As described above in detail, according to the present invention, the substrate to be processed can be held by the electrostatic adsorption force even before the plasma is generated, and the displacement of the substrate to be processed can be prevented.

[Brief description of drawings]

FIG. 1 is a schematic diagram showing a schematic configuration of a plasma processing apparatus according to a first embodiment of the present invention.

FIG. 2 is a diagram showing a plane pattern of an electrostatic chuck electrode.

FIG. 3 is a diagram showing a state of an electric field (electric force lines, charge distribution) of the electrostatic chucking section before plasma generation.

FIG. 4 is a diagram showing a state of an electric field (electric force lines, charge distribution) of the electrostatic chucking section after plasma generation.

FIG. 5 is a diagram showing a surface shape of a high frequency electrode of a plasma processing apparatus according to a third embodiment of the present invention.

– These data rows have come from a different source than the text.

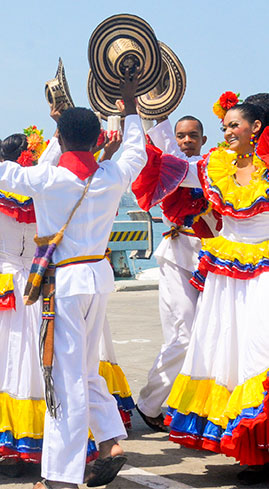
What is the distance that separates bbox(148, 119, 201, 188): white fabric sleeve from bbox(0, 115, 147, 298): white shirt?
134cm

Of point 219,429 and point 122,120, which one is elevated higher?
point 122,120

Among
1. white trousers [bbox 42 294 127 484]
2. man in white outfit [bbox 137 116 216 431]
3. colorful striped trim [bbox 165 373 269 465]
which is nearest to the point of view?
white trousers [bbox 42 294 127 484]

FIG. 6 is a diagram for explaining a conventional electrostatic chuck method.

FIG. 7 is a diagram for explaining another conventional electrostatic chuck method.

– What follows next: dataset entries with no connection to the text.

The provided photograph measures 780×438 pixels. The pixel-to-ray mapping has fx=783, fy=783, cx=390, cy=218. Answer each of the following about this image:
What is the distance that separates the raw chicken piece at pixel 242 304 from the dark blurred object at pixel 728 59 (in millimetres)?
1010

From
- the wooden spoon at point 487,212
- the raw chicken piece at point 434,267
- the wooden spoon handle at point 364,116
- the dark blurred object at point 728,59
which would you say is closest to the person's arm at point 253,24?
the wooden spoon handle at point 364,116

[Explanation of reference numerals] 1 ... Vacuum container 2 ... High frequency electrode 3 ... Electrostatic chuck electrode 4 ... Wafer 5 ... First dielectric thin film 6 ... Second dielectric thin film 7 ... DC high voltage power supply 8 ... High frequency power supply 9 ... Peripheral Ring 10 ... Baffle plate 11 ... Gas inlet 12 ... Gas outlet 13 ... Matching circuit 14 ... High frequency filter 15 ... High resistance element 16 ... High frequency filter 17 ... Capacitor 18 ... Cooling gas inlet 19 ... Refrigerant inlet 20 ... Refrigerant outlet 21 ... Insulation member 22 ... Shield member 23 ... Penetration path 31, 31 '... Electric force line 32, 32' ... Negative charge 33, 33 '... Positive charge 34 ... Plasma 35 ... Sheath

Claims (5)

[Claims] 1. A processing container for performing plasma processing on a substrate to be processed, a holding table provided in the processing container for holding the substrate to be processed, and a plasma forming means for forming plasma for performing the plasma processing. And an electrostatic chuck having a high-frequency electrode connected to a ground potential via a high-frequency impedance and an opening provided on the high-frequency electrode via a first dielectric film. An electrode and a second dielectric film that covers the electrostatic chuck electrode and on which the substrate to be processed is placed, and the electrostatic chuck electrode is provided with potential control means for controlling the potential thereof. A plasma processing apparatus characterized in that 2. The opening induces charges of opposite polarities in the high-frequency electrode below the opening and the substrate to be processed above the opening, and the electrostatic chuck electrode and the electrostatic chuck electrode are connected to each other. The plasma processing apparatus according to claim 1, wherein the plasma processing apparatus is formed so as to induce electric charges of opposite polarities on the substrate to be processed. 3. The area of the electrostatic chuck electrode is 40 to 80% of the area of the substrate to be processed.
3. The plasma processing apparatus according to 1. 4. A plasma processing method using the plasma processing apparatus according to claim 1, wherein the step of placing the substrate to be processed on a holding table, and the step of placing the substrate between the high frequency electrode pole and the electrostatic chuck electrode. The electric potential of the electrostatic chuck electrode is controlled by the potential control means so that the electric force lines that pass through the substrate to be processed and the opening of the electrostatic chuck electrode are formed, and the substrate to be processed is electrostatically force A plasma processing method comprising: a step of holding on a holding table; and a step of forming plasma above the substrate to be processed by a plasma forming means to perform plasma processing on the substrate to be processed. 5. The plasma processing method according to claim 4, wherein after the plasma processing, the potential control means changes the potential of the electrostatic chuck electrode to a reverse polarity.